Task requirements:
Rewrite the records below with "furthest" changed to "nearest", leaving everything else the same.
_ _ _
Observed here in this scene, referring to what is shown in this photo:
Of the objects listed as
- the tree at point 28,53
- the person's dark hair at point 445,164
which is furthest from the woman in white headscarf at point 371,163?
_ _ _
Answer to the exercise:
Observed here in this scene, referring to what is shown in this photo:
Of the objects listed as
- the tree at point 28,53
- the person's dark hair at point 445,164
which is nearest from the woman in white headscarf at point 371,163?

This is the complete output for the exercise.